**TEXTE SOURCE**.
J'ai également été frappé par le doute qui s'exprime à l'égard de la croissance elle-même. Malgré leurs différends, les Français s'accordaient à considérer la croissance comme une forme de progrès économique et social – indépendamment d'éventuels conflits de répartition. Ce fut le cas, après 1945, au sortir de la stagnation relative de l'entre-deux-guerres. Or il semble que ce consensus soit aujourd'hui brisé. Cela s'explique par le fait que, depuis six ans, la croissance est en berne : le PIB du quatrième trimestre de 2013 est exactement égal à celui du troisième trimestre de 2008. L'idée même de croissance s'apparente désormais à un rêve, surtout pour les jeunes générations. D'autre part, les dommages environnementaux qu'elle peut provoquer ont suscité un rejet de la croissance. Le doute d'une minorité, qui milite pour la notion de « décroissance », rejoint celui, plus large, qui prévaut dans l'opinion. Enfin, on craint que la croissance et le progrès ne profitent qu'aux villes et aux métropoles, au détriment des territoires ruraux, que la répartition des revenus se modifie au seul profit de ceux qui maîtrisent les savoirs, que certains soient sacrifiés au nom de la croissance.
Une exposition universelle doit prendre en compte ces interrogations. Au-delà des aspects spécifiquement français, elle doit faire écho à une question plus large, d'envergure internationale : quel est l'effet du progrès technique sur la répartition des revenus ? Dans un livre récent, The Second Machine Age (Le Deuxième Âge de la machine), deux chercheurs du Massachusetts Institute of Technology montrent que l'on va vers une économie dans laquelle les machines grignotent de plus en plus sur le travail qualifié. Le partage ne se fait plus seulement entre travail qualifié et travail non qualifié puisque, même à l'intérieur du travail qualifié, certaines tâches peuvent être mécanisées. Cela explique l'angoisse de la classe moyenne. Cette évolution est la conséquence des progrès de l'intelligence artificielle.
Au-delà, le progrès technique favorise de plus en plus ces « superstars » qui sont capables, par leur talent, de démultiplier leur productivité et de capter l'essentiel des gains du progrès technique à leur profit. Le phénomène se développe de manière spectaculaire aux États-Unis où, en créant une entreprise de 50 ou 150 personnes, on peut obtenir des valorisations qui défient l'imagination ; WhatsApp en est une belle illustration. On peut donc s'attendre à une captation des bénéfices sociaux du progrès par une toute petite minorité.
La question des effets sociaux du progrès technique pourrait donc être un thème intéressant autour duquel structurer un projet d'exposition universelle.

**DONNÉES SOURCES**.
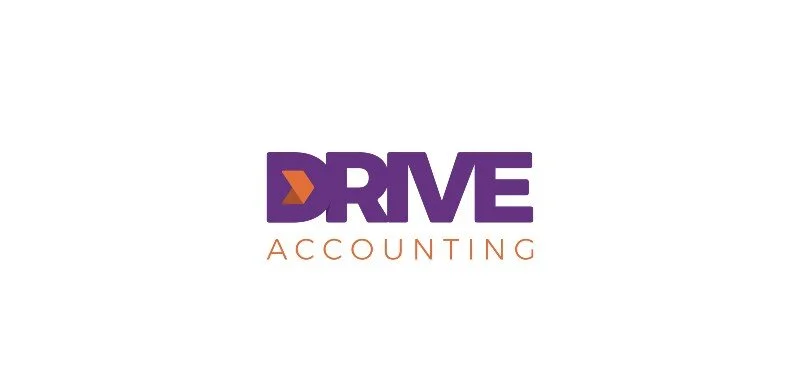 Logo_ footer-Drive-accounting.jpg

**CONSIGNE A**.
Répondez brièvement, d'après le texte source :
(i) À quel trimestre le PIB du quatrième trimestre de 2013 est-il exactement égal ?
(ii) De quelle institution viennent les deux chercheurs qui ont écrit The Second Machine Age ?
(iii) Quelle entreprise est donnée comme illustration des valorisations obtenues aux États-Unis ?
**CONSIGNE B**. Traduisez en anglais cette phrase du texte source : « Le partage ne se fait plus seulement entre travail qualifié et travail non qualifié puisque, même à l'intérieur du travail qualifié, certaines tâches peuvent être mécanisées. »

**RÉSULTAT A**.
(i) Au troisième trimestre de 2008.
(ii) Du Massachusetts Institute of Technology.
(iii) WhatsApp.

**RÉSULTAT B**. The divide is no longer only between skilled and unskilled labor since, even within skilled labor, some tasks can be mechanized.